In January 2006, Medvedenko underwent season-ending back surgery after sustaining a herniated disc in his lower back in early November 2005. He appeared in just two games in the 2005–06 season. He was waived by the Lakers on 6 March 2006, to clear roster space for the signing of Jim Jackson.
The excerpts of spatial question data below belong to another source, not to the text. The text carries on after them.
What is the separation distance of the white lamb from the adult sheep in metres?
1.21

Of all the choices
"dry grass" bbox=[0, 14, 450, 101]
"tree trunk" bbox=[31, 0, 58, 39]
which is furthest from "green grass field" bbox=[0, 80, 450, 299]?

On 28 December 2006, Medvedenko signed with the Atlanta Hawks for about $600,000, for the remainder of the 2006–07 NBA season.

==NBA career statistics==

===Regular season===

| Year | Team | GP | GS | MPG | FG% | 3P% | FT% | RPG | APG | SPG | BPG | PPG |
|---|---|---|---|---|---|---|---|---|---|---|---|---|
| 2000–01† | L.A. Lakers | 7 | 0 | 5.6 | .480 | 1.000 | .583 | 1.3 | .3 | .1 | .1 | 4.6 |
| 2001–02† | L.A. Lakers | 71 | 6 | 10.3 | .477 | .000 | .661 | 2.2 | .6 | .4 | .2 | 4.7 |
| 2002–03 | L.A. Lakers | 58 | 10 | 10.7 | .434 | .000 | .721 | 2.4 | .3 | .2 | .1 | 4.4 |
| 2003–04 | L.A. Lakers | 68 | 38 | 21.2 | .441 | .000 | .767 | 5.0 | .8 | .6 | .3 | 8.3 |
| 2004–05 | L.A. Lakers | 43 | 4 | 9.8 | .455 | .000 | .821 | 1.8 | .3 | .2 | .0 | 3.8 |
| 2005–06 | L.A. Lakers | 2 | 0 | 3.0 | .500 | .000 | .000 | .0 | .5 | .0 | .0 | 1.0 |
| 2006–07 | Atlanta | 14 | 0 | 5.8 | .414 | .500 | .850 | 1.0 | .1 | .0 | .1 | 3.0 |
| Career |  | 263 | 58 | 12.7 | .450 | .154 | .740 | 2.8 | .5 | .3 | .2 | 5.3 |

===Playoffs===

| Year | Team | GP | GS | MPG | FG% | 3P% | FT% | RPG | APG | SPG | BPG | PPG |
|---|---|---|---|---|---|---|---|---|---|---|---|---|
| 2002† | L.A. Lakers | 7 | 0 | 3.0 | .600 | .000 | .000 | .6 | .0 | .0 | .0 | .9 |
| 2003 | L.A. Lakers | 9 | 0 | 8.1 | .556 | .000 | .667 | 2.0 | .1 | .1 | .1 | 3.8 |
| 2004 | L.A. Lakers | 21 | 1 | 11.3 | .440 | .000 | .810 | 2.5 | .5 | .2 | .2 | 4.0 |
| Career |  | 37 | 1 | 8.9 | .477 | .000 | .778 | 2.0 | .3 | .1 | .1 | 3.3 |

==Political career==
Medvedenko was a candidate (number 11 on the election list) for the Kyiv City Council of the party Voice in the 2020 Kyiv local election set for 25 October 2020. The party only managed to win nine seats.

== Military career ==
In 2022, Medvedenko auctioned off both his NBA championship rings and memorabilia in order to raise money for rehabilitation and recovery of Ukrainian kids, which suffered during the war. He and his wife both served in the military during Russian war against Ukraine. He was gifted two replacement championship rings in 2023 by Jeanie Buss. The ceremony was also attended by Pau Gasol and Sasha Vujacic.